Records supplied:
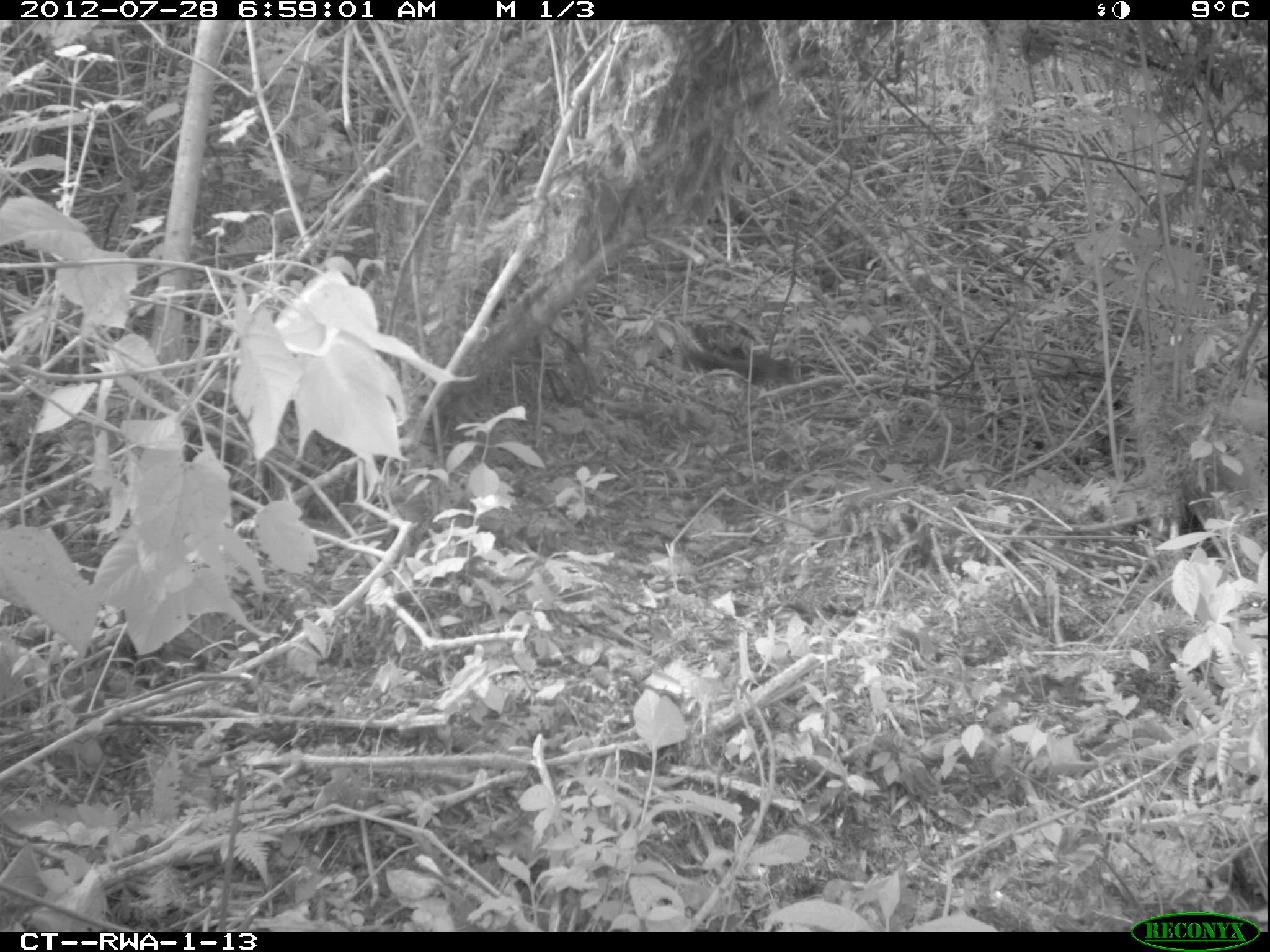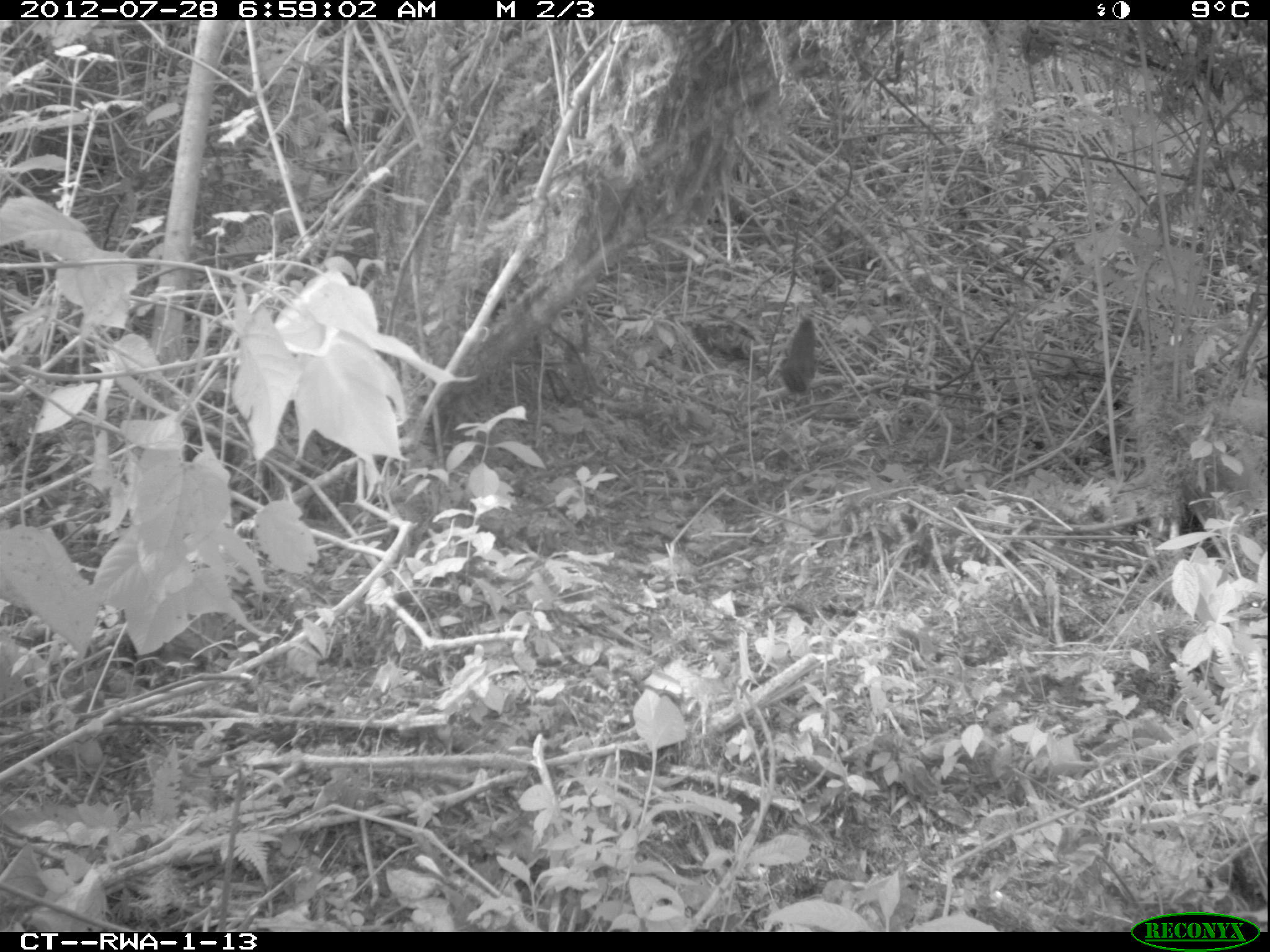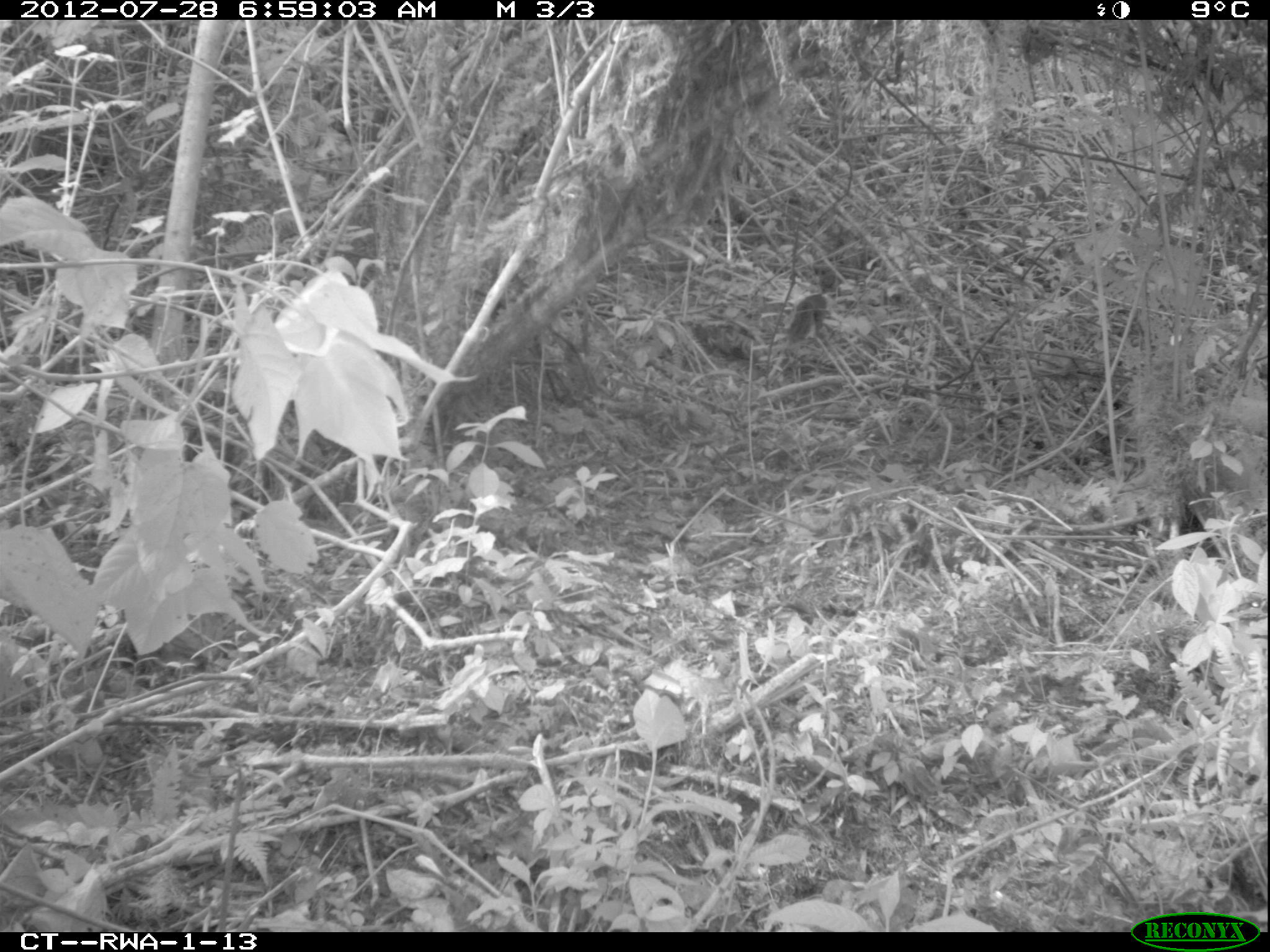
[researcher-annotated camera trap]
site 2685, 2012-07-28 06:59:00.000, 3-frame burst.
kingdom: Animalia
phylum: Chordata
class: Mammalia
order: Rodentia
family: Sciuridae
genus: Funisciurus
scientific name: Funisciurus carruthersi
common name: carruther's mountain squirrel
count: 1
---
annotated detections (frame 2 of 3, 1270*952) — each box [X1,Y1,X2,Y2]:
funisciurus carruthersi: [779,316,820,396]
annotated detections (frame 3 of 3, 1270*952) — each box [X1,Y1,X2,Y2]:
funisciurus carruthersi: [787,293,829,345]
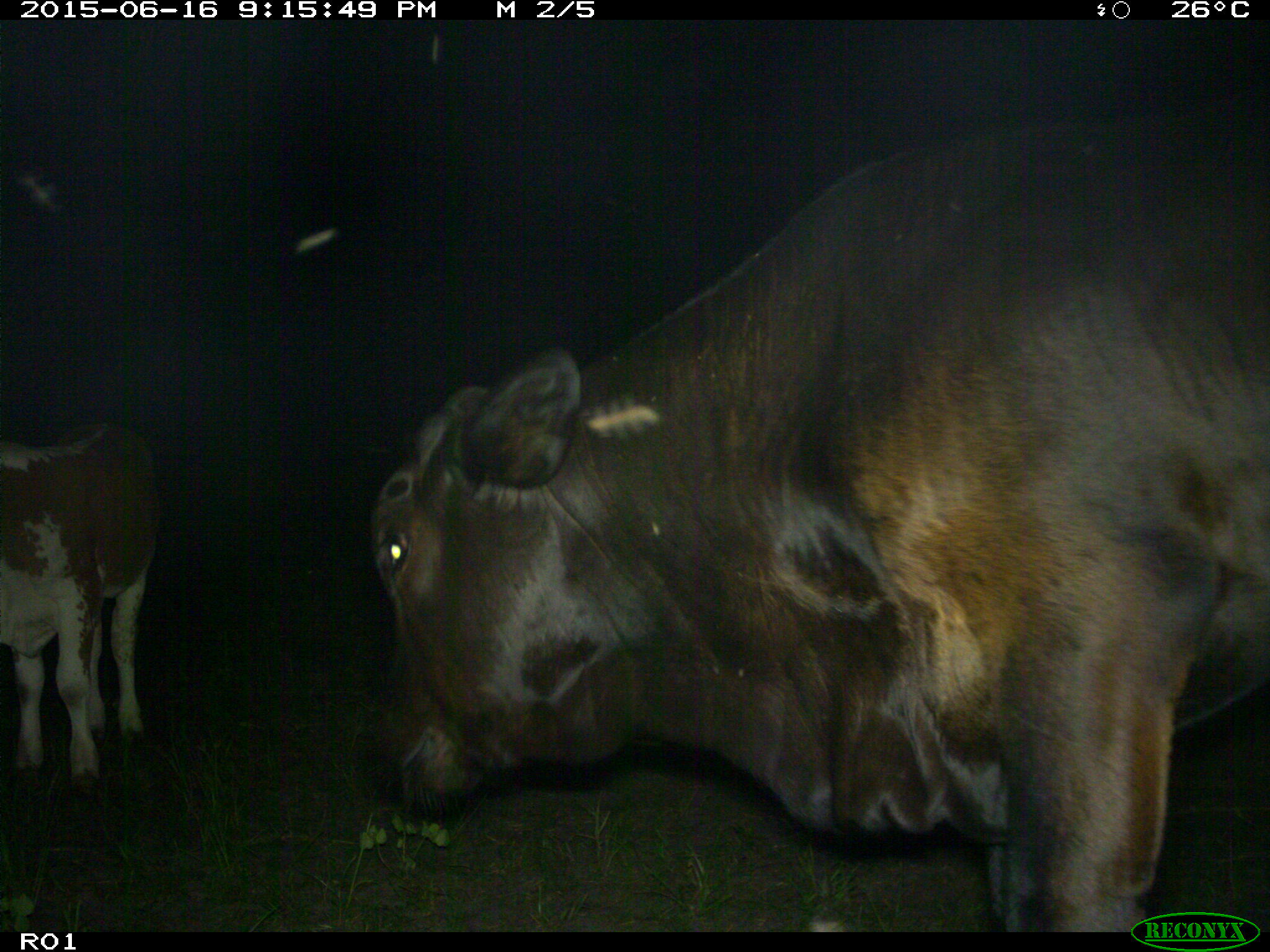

Assignment:
The range to print runs from the line with "site 2685, 2012-07-28" through the last line of the entries, both included; keep it exact and skip the pictures.

Written answer:
site 2685, 2012-07-28 06:59:00.000, 3-frame burst.
kingdom: Animalia
phylum: Chordata
class: Mammalia
order: Rodentia
family: Sciuridae
genus: Funisciurus
scientific name: Funisciurus carruthersi
common name: carruther's mountain squirrel
count: 1
---
annotated detections (frame 2 of 3, 1270*952) — each box [X1,Y1,X2,Y2]:
funisciurus carruthersi: [779,316,820,396]
annotated detections (frame 3 of 3, 1270*952) — each box [X1,Y1,X2,Y2]:
funisciurus carruthersi: [787,293,829,345]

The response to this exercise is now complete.